Do this
Count the lines below that contain the string "locateOnScreen", with case significant, and reply with only that number.

Data drawn from a collection
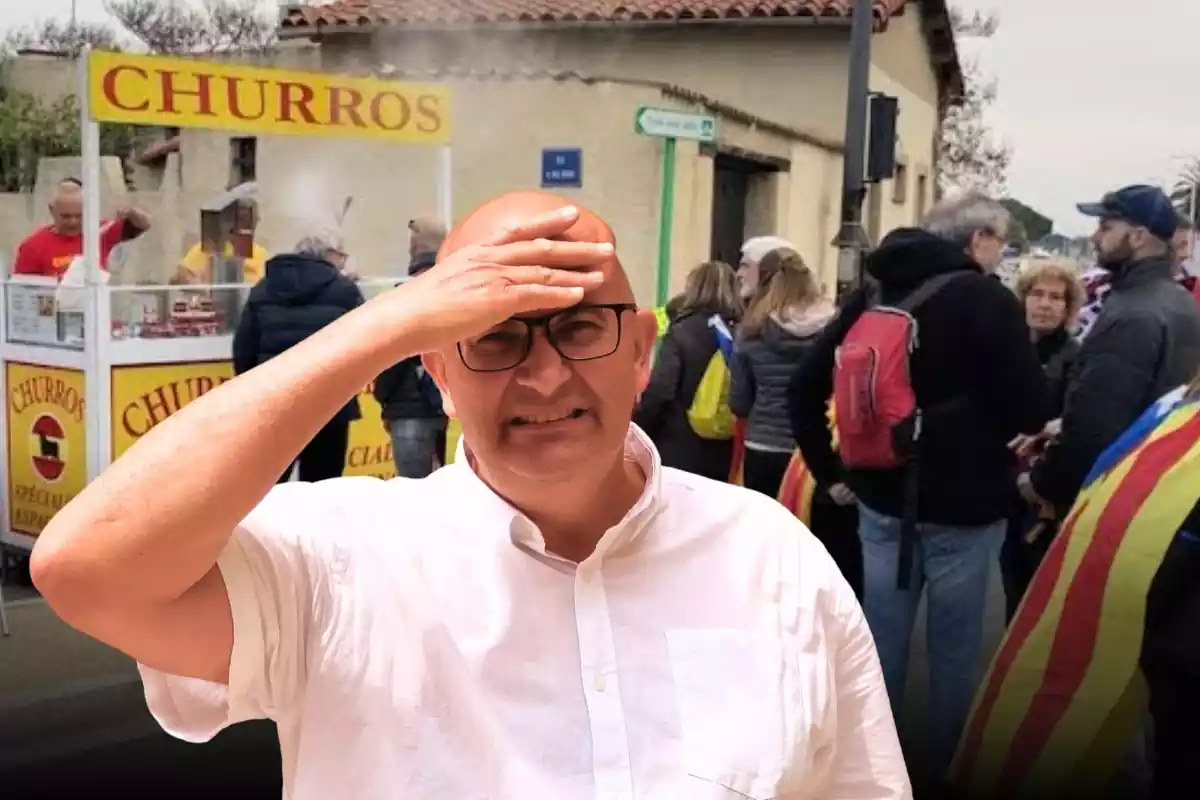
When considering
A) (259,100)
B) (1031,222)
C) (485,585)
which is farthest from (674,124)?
(485,585)

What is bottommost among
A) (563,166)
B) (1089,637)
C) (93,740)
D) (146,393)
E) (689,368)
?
(93,740)

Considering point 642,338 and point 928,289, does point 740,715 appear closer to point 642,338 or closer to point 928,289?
point 642,338

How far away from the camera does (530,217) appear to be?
109cm

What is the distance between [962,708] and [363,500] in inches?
95.4

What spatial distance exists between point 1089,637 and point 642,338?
1.78 metres

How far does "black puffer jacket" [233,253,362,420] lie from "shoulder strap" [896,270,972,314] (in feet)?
7.15

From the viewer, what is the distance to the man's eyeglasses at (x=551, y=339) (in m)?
1.11

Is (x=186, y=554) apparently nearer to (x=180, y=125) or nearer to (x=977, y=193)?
(x=977, y=193)

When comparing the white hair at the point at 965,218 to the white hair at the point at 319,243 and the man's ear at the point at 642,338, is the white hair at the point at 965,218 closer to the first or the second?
the man's ear at the point at 642,338

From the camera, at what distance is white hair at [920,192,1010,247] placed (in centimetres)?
313

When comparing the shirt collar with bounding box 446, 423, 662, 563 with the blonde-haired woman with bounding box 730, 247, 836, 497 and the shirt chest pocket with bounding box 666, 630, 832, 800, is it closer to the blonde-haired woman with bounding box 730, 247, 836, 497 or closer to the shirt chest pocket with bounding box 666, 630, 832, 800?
the shirt chest pocket with bounding box 666, 630, 832, 800

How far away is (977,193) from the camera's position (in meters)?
3.23

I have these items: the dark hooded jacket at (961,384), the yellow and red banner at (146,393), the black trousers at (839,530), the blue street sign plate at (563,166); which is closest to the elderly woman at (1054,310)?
the black trousers at (839,530)

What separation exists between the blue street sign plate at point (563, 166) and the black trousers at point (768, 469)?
5.61 ft
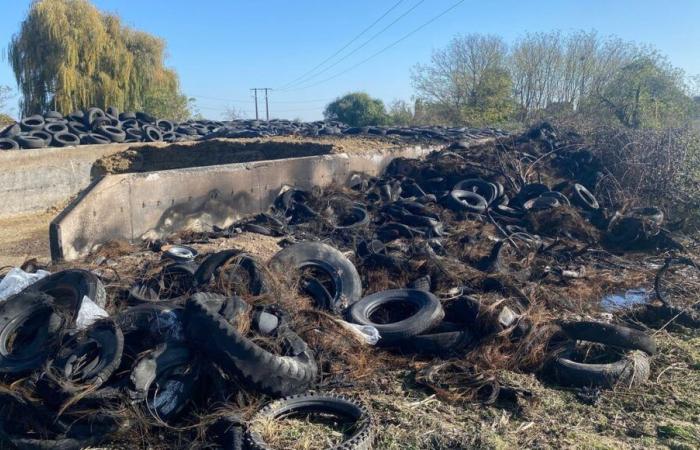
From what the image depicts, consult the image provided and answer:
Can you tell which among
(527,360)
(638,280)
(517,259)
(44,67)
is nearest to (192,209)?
(517,259)

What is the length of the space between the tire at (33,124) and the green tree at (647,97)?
18339 millimetres

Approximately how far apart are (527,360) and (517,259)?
2971 millimetres

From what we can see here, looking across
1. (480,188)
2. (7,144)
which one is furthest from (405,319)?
(7,144)

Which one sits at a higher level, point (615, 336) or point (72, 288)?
point (72, 288)

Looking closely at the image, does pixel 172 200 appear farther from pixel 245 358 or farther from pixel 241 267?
pixel 245 358

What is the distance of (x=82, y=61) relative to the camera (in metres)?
28.6

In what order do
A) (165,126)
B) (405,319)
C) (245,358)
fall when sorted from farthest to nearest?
(165,126) < (405,319) < (245,358)

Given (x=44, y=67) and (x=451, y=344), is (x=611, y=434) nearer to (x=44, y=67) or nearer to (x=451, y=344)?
(x=451, y=344)

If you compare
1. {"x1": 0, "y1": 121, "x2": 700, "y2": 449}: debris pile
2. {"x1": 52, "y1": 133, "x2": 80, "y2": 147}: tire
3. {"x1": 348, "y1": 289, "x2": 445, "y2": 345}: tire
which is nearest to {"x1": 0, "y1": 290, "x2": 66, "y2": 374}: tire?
{"x1": 0, "y1": 121, "x2": 700, "y2": 449}: debris pile

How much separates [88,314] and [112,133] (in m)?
12.2

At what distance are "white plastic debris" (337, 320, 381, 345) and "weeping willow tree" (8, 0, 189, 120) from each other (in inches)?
1083

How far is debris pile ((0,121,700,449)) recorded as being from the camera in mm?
3934

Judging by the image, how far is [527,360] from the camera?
497cm

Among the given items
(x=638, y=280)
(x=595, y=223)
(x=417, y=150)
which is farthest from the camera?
(x=417, y=150)
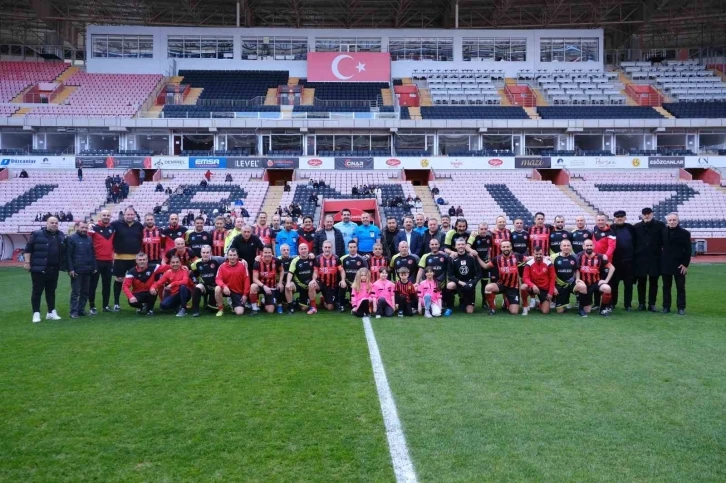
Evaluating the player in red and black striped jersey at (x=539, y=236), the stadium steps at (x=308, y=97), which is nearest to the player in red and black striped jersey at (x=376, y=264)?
the player in red and black striped jersey at (x=539, y=236)

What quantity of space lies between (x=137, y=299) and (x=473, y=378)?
21.8ft

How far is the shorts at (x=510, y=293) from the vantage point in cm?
1048

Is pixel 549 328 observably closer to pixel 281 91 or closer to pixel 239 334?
pixel 239 334

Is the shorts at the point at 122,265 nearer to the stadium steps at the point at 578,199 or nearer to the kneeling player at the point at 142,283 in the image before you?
the kneeling player at the point at 142,283

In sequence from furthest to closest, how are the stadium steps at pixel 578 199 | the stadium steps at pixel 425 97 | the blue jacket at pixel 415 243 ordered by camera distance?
the stadium steps at pixel 425 97, the stadium steps at pixel 578 199, the blue jacket at pixel 415 243

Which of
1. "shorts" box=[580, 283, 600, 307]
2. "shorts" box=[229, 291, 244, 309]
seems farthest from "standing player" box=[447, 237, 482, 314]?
"shorts" box=[229, 291, 244, 309]

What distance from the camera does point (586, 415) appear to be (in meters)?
4.68

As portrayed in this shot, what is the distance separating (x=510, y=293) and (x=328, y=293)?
125 inches

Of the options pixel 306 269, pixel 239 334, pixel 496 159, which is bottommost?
pixel 239 334

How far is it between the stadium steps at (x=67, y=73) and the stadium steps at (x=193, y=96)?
372 inches

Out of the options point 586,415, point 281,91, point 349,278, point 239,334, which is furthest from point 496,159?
point 586,415

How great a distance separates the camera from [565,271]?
415 inches

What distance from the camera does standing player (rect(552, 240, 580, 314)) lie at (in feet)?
34.4

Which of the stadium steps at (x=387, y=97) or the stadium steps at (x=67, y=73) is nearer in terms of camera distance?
the stadium steps at (x=387, y=97)
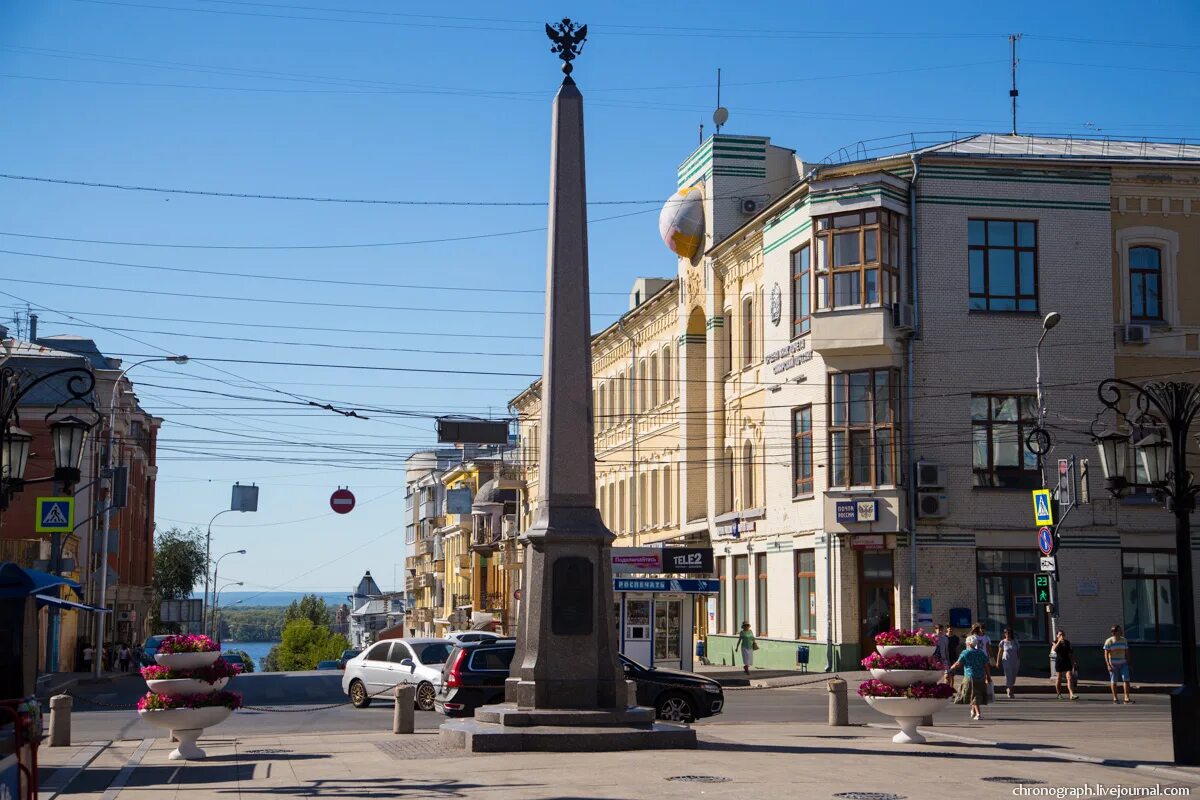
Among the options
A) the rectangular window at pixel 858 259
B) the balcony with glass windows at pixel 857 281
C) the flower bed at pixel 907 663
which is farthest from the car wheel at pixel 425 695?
the rectangular window at pixel 858 259

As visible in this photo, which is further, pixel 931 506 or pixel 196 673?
pixel 931 506

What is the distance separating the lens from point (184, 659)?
66.1 feet

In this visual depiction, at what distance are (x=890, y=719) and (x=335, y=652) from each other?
100 m

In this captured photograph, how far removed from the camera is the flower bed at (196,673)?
2014 cm

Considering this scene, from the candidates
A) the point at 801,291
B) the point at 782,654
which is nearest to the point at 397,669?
the point at 782,654

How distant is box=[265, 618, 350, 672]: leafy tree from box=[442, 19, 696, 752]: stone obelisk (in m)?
102

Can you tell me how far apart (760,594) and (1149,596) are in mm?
11923

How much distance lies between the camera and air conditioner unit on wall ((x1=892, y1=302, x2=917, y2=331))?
135 feet

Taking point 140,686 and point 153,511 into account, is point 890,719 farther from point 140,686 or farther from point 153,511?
point 153,511

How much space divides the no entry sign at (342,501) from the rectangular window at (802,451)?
26.3m

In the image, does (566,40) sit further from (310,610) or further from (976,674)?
(310,610)

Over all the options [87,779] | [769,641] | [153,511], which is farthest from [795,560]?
[153,511]

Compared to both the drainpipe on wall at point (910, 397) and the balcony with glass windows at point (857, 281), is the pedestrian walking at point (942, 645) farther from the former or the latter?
the balcony with glass windows at point (857, 281)

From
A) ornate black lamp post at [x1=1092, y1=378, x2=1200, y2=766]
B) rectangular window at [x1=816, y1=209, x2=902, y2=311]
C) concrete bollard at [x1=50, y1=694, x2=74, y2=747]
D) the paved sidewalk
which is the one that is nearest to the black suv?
the paved sidewalk
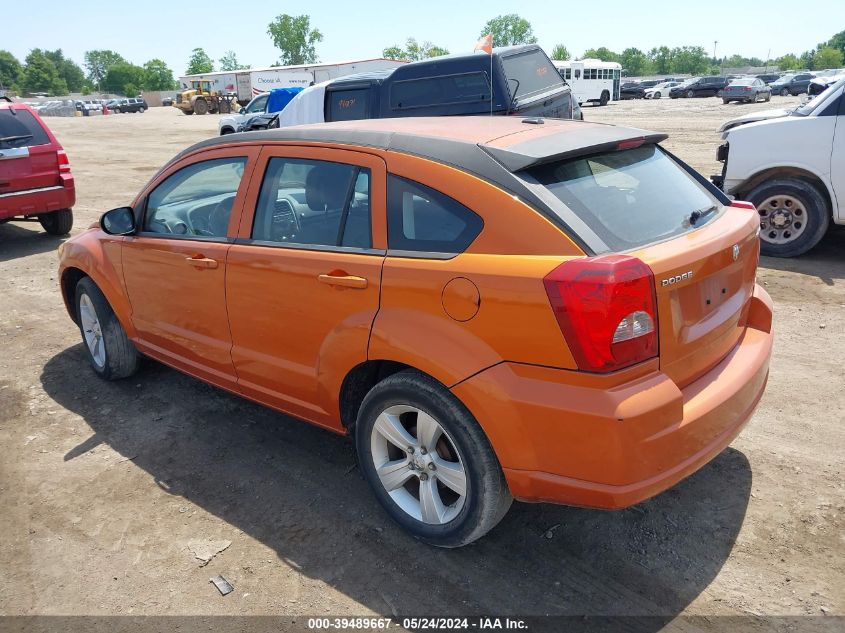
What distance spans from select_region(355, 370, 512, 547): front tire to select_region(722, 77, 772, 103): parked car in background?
44991 mm

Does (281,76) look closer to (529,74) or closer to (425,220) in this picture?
(529,74)

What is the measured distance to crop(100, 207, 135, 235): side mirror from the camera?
4.21m

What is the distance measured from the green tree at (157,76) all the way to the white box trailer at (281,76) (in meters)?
94.1

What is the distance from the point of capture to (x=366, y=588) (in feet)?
9.14

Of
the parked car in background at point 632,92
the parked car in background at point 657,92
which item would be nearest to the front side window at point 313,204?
the parked car in background at point 657,92

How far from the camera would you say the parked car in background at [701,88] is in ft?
177

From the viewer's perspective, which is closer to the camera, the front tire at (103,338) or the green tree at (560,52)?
the front tire at (103,338)

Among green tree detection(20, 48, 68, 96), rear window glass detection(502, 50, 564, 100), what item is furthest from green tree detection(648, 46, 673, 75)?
rear window glass detection(502, 50, 564, 100)

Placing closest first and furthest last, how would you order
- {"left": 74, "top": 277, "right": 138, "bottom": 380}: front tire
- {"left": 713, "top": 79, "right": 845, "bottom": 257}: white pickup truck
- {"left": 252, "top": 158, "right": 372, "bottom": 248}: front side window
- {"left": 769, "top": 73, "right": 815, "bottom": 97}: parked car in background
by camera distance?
{"left": 252, "top": 158, "right": 372, "bottom": 248}: front side window → {"left": 74, "top": 277, "right": 138, "bottom": 380}: front tire → {"left": 713, "top": 79, "right": 845, "bottom": 257}: white pickup truck → {"left": 769, "top": 73, "right": 815, "bottom": 97}: parked car in background

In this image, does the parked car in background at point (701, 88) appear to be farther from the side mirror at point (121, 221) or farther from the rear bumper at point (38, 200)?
the side mirror at point (121, 221)

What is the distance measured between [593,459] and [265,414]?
254cm

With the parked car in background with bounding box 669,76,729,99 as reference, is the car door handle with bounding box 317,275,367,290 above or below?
below

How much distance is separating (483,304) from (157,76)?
169 m

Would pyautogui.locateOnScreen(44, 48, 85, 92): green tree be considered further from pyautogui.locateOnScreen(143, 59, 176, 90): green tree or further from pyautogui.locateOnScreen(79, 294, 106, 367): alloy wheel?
pyautogui.locateOnScreen(79, 294, 106, 367): alloy wheel
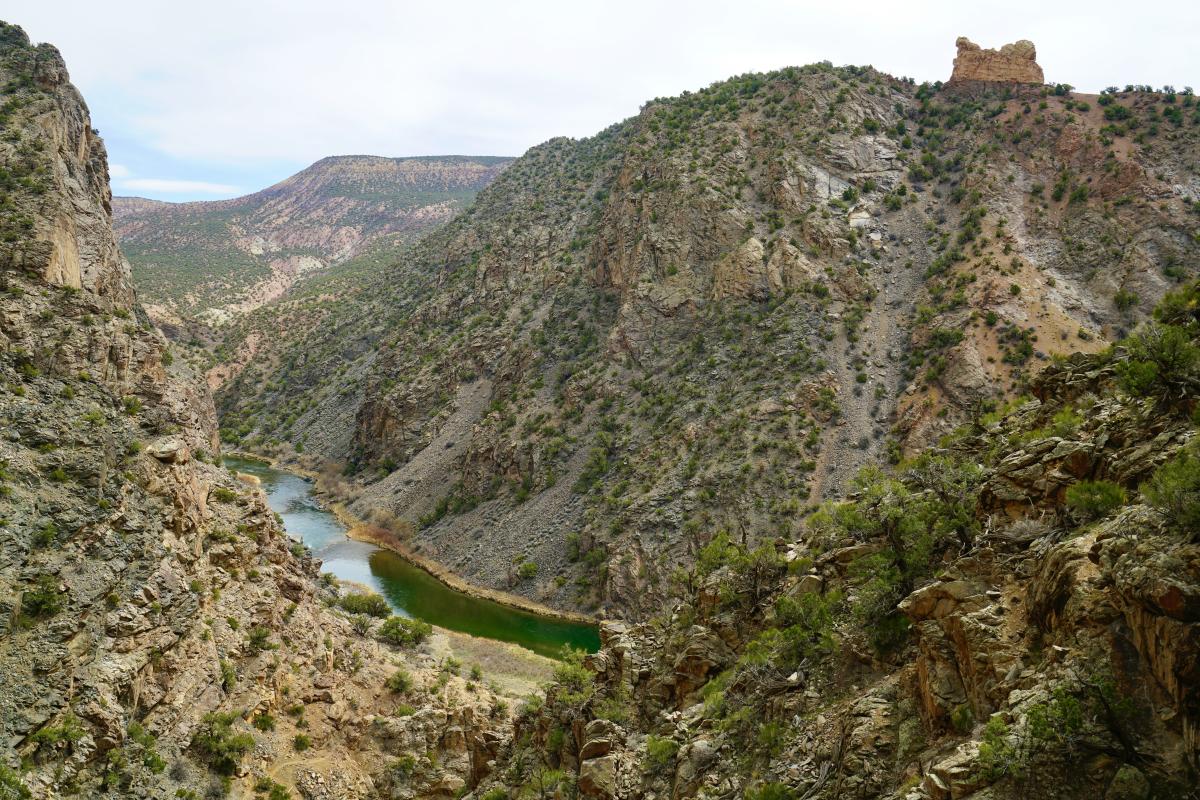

Response below
2